Here are some tips that will help you improve your workplace communication:
1. Listen Attentively : Being an effective communicator means listening as well as talking. Sounds easy, but listening actually takes some practice. Most of us are terrible listeners. Instead of truly listening to what the person is saying, we interrupt, prepare our response, or think we already know what the speaker is going to say next. It's impossible to understand what someone needs or wants if we don't give them our undivided attention.
2. Pay attention to body language: Body language plays a key role in communication. A major problem you can run into at work is miscommunication through body language. It can tell you just as much as what a person says, if not more. Observe how they act when they talk. Is your co-worker saying he can meet a deadline, but wringing his hands while he says it? He might be afraid to tell you it will be hard to make the due date.
3. Consider communication preference : Not everyone likes to communicate the same way. Email works for some, but others would rather pick up the phone and talk, text, or even use social media or instant messaging to convey something. Respect the person you're trying to contact and use the method he seems to prefer. If you've called a client several times and always get his voicemail, but he's always quick to respond to email, switch to email instead.
4. Tailor Conversation : Communicating with your boss, co-worker, customer or supplier may require a slightly different style. With your boss, be careful to pick the right time, and ask for what you need and what you expect they can reasonably deliver. For a co-worker, be direct, transparent, and open-minded. And if a customer or supplier calls with a problem, listen carefully, apologize if necessary even if it wasn’t your fault, and offer a solution.

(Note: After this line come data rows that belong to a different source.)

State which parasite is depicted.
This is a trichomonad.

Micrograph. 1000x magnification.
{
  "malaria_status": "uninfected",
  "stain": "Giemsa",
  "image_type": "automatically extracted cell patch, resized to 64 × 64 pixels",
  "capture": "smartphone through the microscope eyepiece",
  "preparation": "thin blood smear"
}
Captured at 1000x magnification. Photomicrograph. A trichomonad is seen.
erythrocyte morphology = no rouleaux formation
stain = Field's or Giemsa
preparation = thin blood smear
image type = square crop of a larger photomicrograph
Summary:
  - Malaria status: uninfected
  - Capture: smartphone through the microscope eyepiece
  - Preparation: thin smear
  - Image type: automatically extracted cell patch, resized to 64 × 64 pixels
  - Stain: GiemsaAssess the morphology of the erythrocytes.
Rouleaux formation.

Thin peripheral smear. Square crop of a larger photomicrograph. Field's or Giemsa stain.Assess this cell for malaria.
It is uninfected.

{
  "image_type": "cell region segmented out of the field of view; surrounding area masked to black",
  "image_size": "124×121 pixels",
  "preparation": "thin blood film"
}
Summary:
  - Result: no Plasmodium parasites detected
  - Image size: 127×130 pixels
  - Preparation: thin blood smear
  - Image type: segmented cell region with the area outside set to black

5. Consider your tone : The problem with email and social media is that it can be difficult to determine the tone. You may mean something as a joke, but if it comes off pushy or angry, you could cause an unintended reaction from the recipient. Make sure your language is clear, and if you are angry, take a few minutes to cool down before you type. Better yet, meet in person so nothing is misconstrued.
6. Don't be too casual : Getting along with your work colleagues can help you do your job better, but don't take it too far in your communication on the job. Keep the cursing for after hours, and make sure your emails, meetings, and phone calls are professional. Being too casual on the job may make others feel uncomfortable.
7. Check your grammar : Spell check is your best friend on the job. Always proofread anything you type—be it an email, Tweet, or letter. If you're not great at catching errors, ask someone else to proof it for you.
8. Restate what you hear (Paraphrasing) : The goal of paraphrasing is to ensure you are clear about what has been said and let the speaker know that you care about what he or she is communicating. Both are equally important in effective communication. Use a variation on “What I hear you saying is . . .” to accomplish this. It gives both parties a chance to clarify if there is any confusion, and by repeating it, you'll remember.
9. Build Rapport and Trust : People let their guards down when you talk about their lives outside of work. Ask about a co-worker's kid's soccer tournament. Find ways to interact on a personal level without going too far or getting personal. You'll go a long way toward building rapport and trust.
10. Stay Positive : Regardless of the conversation, try to keep it positive. Even the harshest feedback can and should be delivered in a positive, supportive, team-centric manner. Stay focused on behavior or performance and not character. When you are on the receiving end, avoid getting triggered by difficult messages. Keep in mind the bigger picture and the long term implications.